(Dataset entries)

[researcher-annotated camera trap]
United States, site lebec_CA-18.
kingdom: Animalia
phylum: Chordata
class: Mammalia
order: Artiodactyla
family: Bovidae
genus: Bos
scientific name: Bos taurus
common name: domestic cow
--
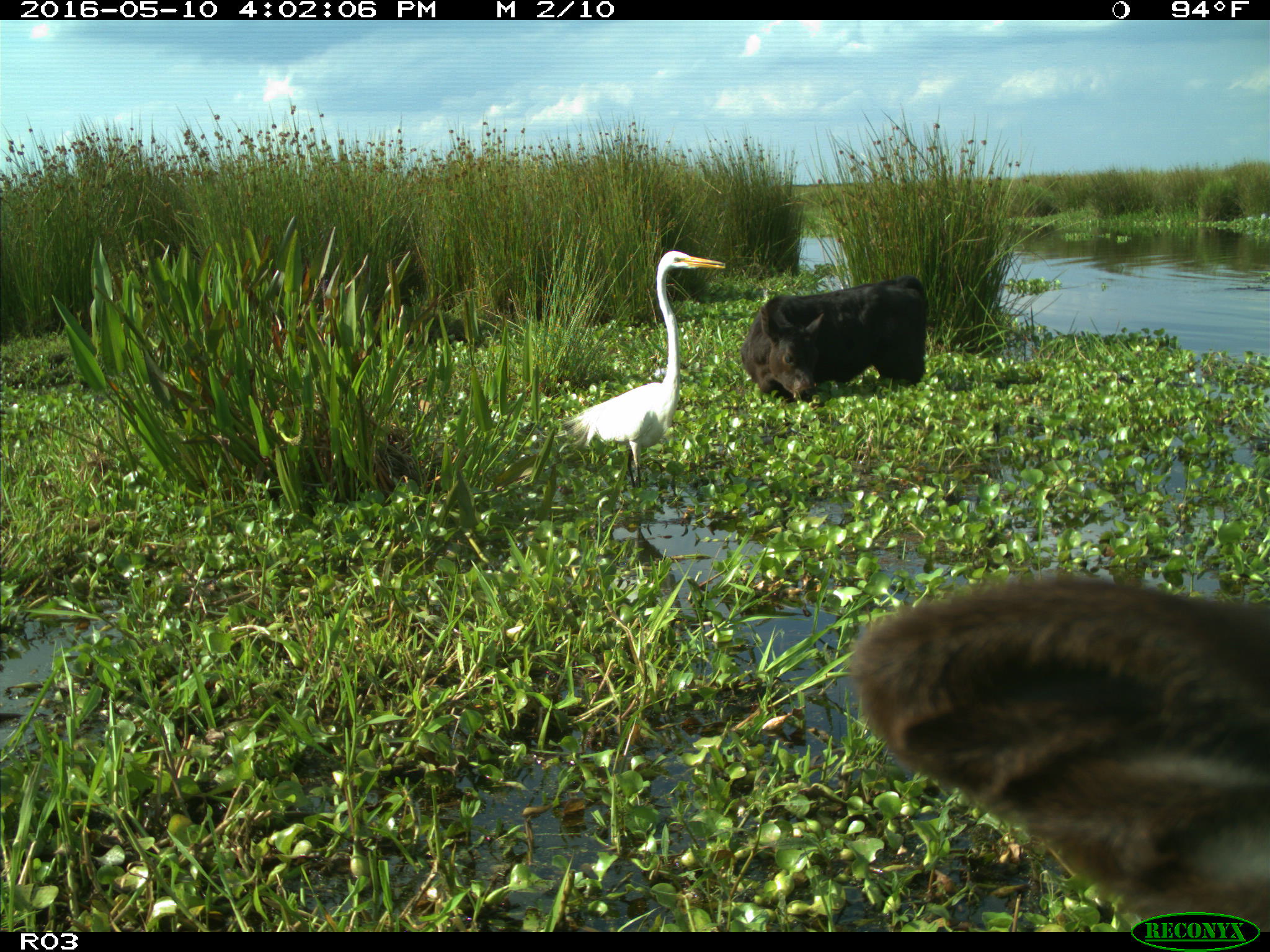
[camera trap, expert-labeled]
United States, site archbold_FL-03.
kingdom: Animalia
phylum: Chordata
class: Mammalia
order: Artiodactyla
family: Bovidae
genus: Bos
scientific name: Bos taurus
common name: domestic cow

● Goal of the exercise:
Scan the data above for the word "States". Copy every line in which it is found.

● Written reply:
United States, site lebec_CA-18.
United States, site archbold_FL-03.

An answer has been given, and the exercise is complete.